Politica

Un senso a questa storia 

23
Settembre 2024
Di Daniele Capezzone

Se ti capita di chiederlo a uno dei protagonisti dell’attuale scontro politico, da un lato o dall’altro della barricata, ti guarderà con occhi stupiti, e esiterà a risponderti, forse perché troverà perfino stravagante la domanda. O probabilmente – mi accade di temere – perché nei palazzi si avverte ormai un senso perfino di curiosa sorpresa verso i tipi strani che si lascino “distrarre” da simili interrogativi. 

E allora ecco la domanda: qual è il senso a questa storia, citando Vasco? In altri termini: al di là del “day by day”, del giorno per giorno, della battaglia quotidiana su questo o quel tema, qual è l’obiettivo di fondo, di medio termine, di respiro non cortissimo, che si pongono le due coalizioni?

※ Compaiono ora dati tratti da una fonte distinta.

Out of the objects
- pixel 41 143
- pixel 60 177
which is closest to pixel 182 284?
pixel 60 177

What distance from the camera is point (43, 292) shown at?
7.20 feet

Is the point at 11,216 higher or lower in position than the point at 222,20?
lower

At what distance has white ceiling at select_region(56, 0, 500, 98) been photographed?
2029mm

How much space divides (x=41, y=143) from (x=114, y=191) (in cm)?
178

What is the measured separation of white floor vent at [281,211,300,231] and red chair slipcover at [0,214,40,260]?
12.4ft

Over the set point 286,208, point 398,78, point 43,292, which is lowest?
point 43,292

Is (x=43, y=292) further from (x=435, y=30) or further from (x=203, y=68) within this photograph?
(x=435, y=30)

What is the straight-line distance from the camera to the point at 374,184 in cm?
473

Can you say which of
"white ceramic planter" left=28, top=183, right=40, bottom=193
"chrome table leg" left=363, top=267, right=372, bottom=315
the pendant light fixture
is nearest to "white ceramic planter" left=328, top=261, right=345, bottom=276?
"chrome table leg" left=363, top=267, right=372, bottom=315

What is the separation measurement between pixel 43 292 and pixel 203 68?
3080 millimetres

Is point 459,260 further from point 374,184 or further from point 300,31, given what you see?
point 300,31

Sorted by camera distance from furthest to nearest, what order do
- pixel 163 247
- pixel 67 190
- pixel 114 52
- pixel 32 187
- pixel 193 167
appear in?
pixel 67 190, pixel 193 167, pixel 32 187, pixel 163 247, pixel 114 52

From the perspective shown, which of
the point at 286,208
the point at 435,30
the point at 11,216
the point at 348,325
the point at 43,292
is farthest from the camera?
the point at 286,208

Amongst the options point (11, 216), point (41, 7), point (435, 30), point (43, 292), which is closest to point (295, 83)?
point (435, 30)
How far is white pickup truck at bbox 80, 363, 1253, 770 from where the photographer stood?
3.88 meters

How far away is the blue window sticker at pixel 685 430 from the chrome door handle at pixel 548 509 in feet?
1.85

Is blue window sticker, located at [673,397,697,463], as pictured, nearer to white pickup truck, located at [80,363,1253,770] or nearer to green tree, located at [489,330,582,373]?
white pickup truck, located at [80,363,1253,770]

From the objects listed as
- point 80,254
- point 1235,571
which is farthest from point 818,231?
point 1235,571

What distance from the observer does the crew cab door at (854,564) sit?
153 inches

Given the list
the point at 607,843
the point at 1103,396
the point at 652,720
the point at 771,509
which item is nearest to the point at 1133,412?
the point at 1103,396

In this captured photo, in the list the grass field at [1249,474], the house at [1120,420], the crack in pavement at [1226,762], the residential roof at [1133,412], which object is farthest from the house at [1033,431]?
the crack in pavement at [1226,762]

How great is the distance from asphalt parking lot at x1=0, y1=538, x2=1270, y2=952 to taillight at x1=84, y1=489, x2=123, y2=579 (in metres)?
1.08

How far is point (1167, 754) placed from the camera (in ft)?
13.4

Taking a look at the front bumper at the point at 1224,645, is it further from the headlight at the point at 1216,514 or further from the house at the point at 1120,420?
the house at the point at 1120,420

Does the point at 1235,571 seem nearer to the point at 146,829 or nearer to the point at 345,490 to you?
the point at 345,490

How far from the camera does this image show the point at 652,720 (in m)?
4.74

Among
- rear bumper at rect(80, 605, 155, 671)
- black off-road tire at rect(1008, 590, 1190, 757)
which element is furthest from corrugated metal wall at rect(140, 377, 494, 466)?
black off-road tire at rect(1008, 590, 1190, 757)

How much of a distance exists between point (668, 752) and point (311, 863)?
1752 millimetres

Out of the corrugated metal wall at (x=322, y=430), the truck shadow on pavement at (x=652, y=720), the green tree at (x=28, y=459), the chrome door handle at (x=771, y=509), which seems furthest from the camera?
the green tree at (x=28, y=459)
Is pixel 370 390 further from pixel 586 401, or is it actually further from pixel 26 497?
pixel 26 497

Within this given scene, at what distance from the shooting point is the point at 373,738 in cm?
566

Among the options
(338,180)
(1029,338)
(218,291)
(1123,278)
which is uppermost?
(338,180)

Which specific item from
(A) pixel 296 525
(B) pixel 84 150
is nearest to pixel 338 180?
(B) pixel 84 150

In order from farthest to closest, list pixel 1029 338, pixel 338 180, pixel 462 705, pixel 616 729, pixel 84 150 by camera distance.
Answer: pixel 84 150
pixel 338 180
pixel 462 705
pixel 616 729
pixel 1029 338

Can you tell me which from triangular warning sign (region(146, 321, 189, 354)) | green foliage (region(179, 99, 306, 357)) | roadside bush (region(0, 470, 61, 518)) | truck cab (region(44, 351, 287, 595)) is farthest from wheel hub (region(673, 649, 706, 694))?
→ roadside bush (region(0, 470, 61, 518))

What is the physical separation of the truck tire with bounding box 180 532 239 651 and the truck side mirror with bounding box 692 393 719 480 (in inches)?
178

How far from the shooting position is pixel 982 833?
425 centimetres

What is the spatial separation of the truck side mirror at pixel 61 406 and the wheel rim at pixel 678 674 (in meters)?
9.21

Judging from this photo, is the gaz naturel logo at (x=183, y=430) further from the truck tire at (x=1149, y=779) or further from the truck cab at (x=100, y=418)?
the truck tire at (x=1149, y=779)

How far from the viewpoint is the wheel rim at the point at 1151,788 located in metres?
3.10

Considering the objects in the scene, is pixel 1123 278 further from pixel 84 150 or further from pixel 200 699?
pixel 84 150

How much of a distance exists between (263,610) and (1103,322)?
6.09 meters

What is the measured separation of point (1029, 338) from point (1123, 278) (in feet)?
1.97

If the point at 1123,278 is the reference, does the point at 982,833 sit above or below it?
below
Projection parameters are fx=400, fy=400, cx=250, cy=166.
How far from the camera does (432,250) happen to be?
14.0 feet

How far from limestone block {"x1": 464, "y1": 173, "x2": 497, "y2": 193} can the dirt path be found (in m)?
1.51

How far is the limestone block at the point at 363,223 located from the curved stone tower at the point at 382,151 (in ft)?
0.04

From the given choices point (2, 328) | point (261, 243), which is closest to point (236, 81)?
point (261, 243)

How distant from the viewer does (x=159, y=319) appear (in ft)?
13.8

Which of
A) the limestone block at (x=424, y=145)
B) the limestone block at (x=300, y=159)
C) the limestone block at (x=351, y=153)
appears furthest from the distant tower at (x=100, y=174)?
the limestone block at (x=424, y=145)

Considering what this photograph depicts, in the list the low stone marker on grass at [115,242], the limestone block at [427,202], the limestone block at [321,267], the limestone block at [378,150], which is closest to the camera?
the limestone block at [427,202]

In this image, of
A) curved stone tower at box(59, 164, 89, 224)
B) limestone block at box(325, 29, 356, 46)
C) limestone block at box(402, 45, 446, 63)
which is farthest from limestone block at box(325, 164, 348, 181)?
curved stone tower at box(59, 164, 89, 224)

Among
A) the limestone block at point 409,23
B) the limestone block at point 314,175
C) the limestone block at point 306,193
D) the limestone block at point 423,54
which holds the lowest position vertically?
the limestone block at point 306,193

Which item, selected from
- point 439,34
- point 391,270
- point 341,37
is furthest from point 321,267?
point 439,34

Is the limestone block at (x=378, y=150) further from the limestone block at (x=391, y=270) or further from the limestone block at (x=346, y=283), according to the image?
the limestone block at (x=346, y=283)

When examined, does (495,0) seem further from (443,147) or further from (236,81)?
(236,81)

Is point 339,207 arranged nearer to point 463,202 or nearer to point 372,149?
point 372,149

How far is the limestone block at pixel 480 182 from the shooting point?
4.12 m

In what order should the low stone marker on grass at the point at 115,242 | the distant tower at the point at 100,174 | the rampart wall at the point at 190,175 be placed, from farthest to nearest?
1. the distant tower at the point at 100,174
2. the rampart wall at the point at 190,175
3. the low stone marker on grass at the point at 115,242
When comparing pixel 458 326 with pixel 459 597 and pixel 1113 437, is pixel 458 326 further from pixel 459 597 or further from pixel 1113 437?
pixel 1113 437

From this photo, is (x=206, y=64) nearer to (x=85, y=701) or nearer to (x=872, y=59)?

Onestà intellettuale impone di premettere che la stessa domanda va posta in modo diverso nei due campi. A destra una coalizione c’è (a livello nazionale e locale), e un grado tutto sommato elevato di coesione tra i tre partiti è riconosciuto e accertato. A sinistra invece la coalizione non c’è ancora, è in via di formazione, e questa è una differenza oggettivamente rilevantissima. 

E tuttavia la domanda resta. A sinistra, oltre alla missione di mettersi tutti insieme “contro le destre”, che scopo si danno? Che visione della società li muove? Quali obiettivi programmatici in positivo sono alla base della nuova unità da costruire? In tutta franchezza, non si vede nulla di ciò. E quel che si intravvede –come denominatore comune – non rassicura affatto: in politica estera, uno scivolamento neanche troppo lento verso il campo geopolitico sbagliato, e in economia un idem sentire centrato sulla terribile combinazione tasse alte/spesa alta/sussidi.

E a destra? Di nuovo, correttezza richiede un’analisi differenziata rispetto alla sinistra. Il governo non commette errori particolari, la premier è sicuramente un elemento di certezza, e – sia in politica estera che in economia – non ci sono stati passi falsi. Anzi, vanno riconosciute non poche scelte nella direzione giusta. E però – ecco il punto – si fa fatica a individuare una “missione” di legislatura, un obiettivo di trasformazione del Paese, un ritmo di marcia corrispondente alle speranze di molti elettori. E il rischio è quello di accettare come prospettiva una gestione (pur seria, dignitosa, responsabile) dello status quo, con novità poco percepibili. Per non dire del rumore di fondo (in qualche caso, della fastidiosa cacofonia) prodotta dal vociare di (o intorno a) alcuni ministri: un fattore di distrazione (quando va bene), una manna dal cielo per la stampa ostile (quando va male), e comunque una causa di defocalizzazione comunicativa rispetto all’agenda concreta che Giorgia Meloni vorrebbe positivamente proporre/imporre. 

Per carità: il mestiere della politica è maledettamente complicato, e oggi lo è anche di più, immersi come siamo nella “likecrazia” turbomediatica e sotto il condizionamento di vincoli esterni che riducono lo spazio di effettiva agibilità dei governi. Sicché, l’attesa di cambiamento dei cittadini tende a diventare inversamente proporzionale rispetto alle reali possibilità di manovra dei vincitori di una prova elettorale. Ma tutto questo – a maggior ragione – dovrebbe indurre sia la maggioranza sia l’opposizione a non perdere il filo, e, per quanto si tratti di un esercizio difficile, a chiarire agli elettori la traiettoria, la prospettiva, il compito di medio periodo che le due coalizioni intendono darsi. Dove vogliono andare, dove vorrebbero portare l’Italia: non solo la battuta al tg sulla polemichetta di giornata.